Crowds of supporters from India’s Dalits, formerly “untouchables” or the lowest social class, cheered and waved as she swooped down in a helicopter before appearing on stage clutching her trademark leather handbag.

Mayawati, who uses one name, rules deeply impoverished Uttar Pradesh where she has helped elevate the status of the low-castes, but is also accused of letting the state slide further into corruption and dysfunction.

She has also spent more than a billion dollars building giant statues of herself and her party symbol of an elephant, as well as memorials to past low-caste icons, in sprawling parks in Lucknow.

“It is the first time for this state that our government took up the cause of the Dalits and the deprived, as well as Muslims who were always neglected by successive regimes,” she said in an hour-long speech.Uttar Pradesh, which goes to the polls next Wednesday (February8) to elect a new state assembly, has a population of 200 million – about the size of Brazil’s – and some of the most entrenched poverty in the world.

It is influential in national politics as a power base – Mayawati once said she hoped to rule the nation – and is the home constituency of India’s dynastic Gandhi family, which has dominated post-independence India.

After taking to a stage that was adorned with her image, the 56-year-old, dressed smartly in beige, sat alone on a raised armchair on the front of the platform. Her ministers and local candidates stood discreetly at the back.

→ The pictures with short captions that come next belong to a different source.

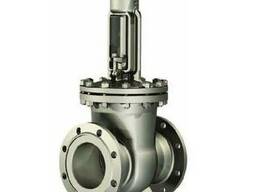 Задвижки, Вентили, Отводы, Переходы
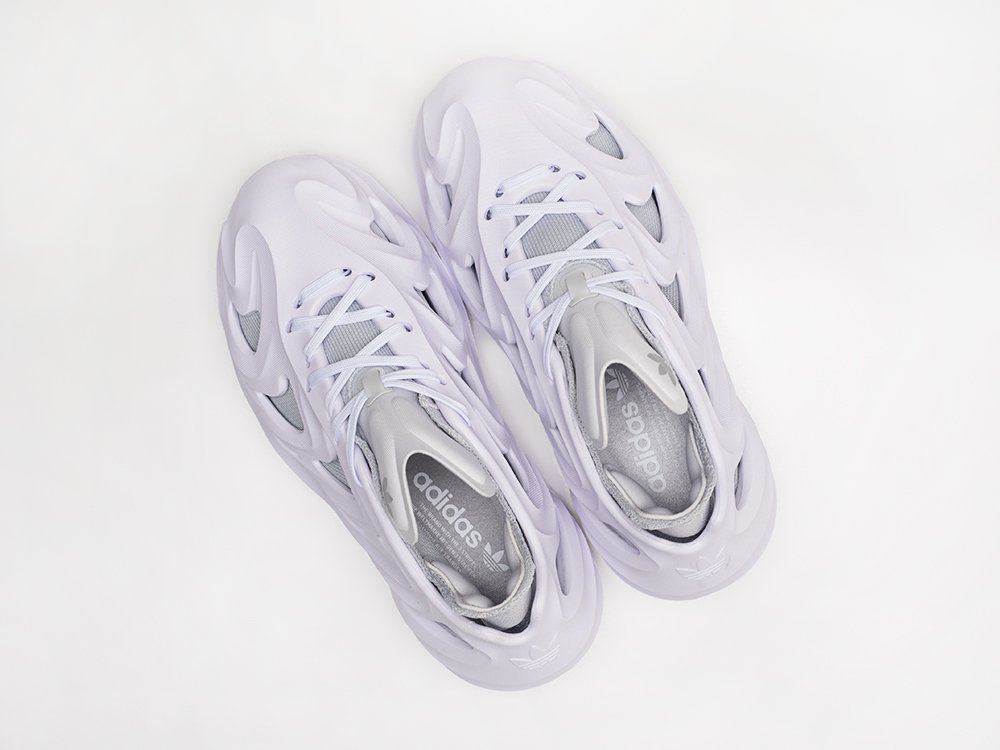 Кроссовки Adidas adiFOM Q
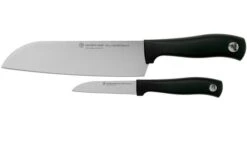 Wüsthof Silverpoint 2-piece Knife Set, 1135160202 -Kai Shop WU1135160202 01 wusthof v202102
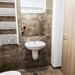 Metrou Mihai Bravu, 2 Camere 60 mp, Centrala, Bloc 2021, Parcare, Ctr. ANAF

The crowd numbering at least 50,000, many of them families of low-caste farm labourers, packed into every available space in an open field in the town of Sitapur, about a two-hour drive northwest from Lucknow.

Many said the election of Mayawati as chief minister in 2007 had helped improve their lives as they were less often victims of persecution and harassment from higher castes.

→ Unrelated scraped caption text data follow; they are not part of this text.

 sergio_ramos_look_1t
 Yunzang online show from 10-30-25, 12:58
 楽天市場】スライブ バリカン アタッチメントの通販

Some described being forced to carry cow dung, or having their new clothes ripped by their resentful upper-class peers. Others said they were previously prevented from drinking from the same wells as higher castes or eating near them.

Few seemed bothered by the allegations of corruption that swirl around Mayawati, or the criticism of her extravagant spending on her statue parks.

In a speech focused largely on attacking her opponents, she promised 24-hour electricity to every home in her next term and said economic growth in Uttar Pradesh had increased during her reign.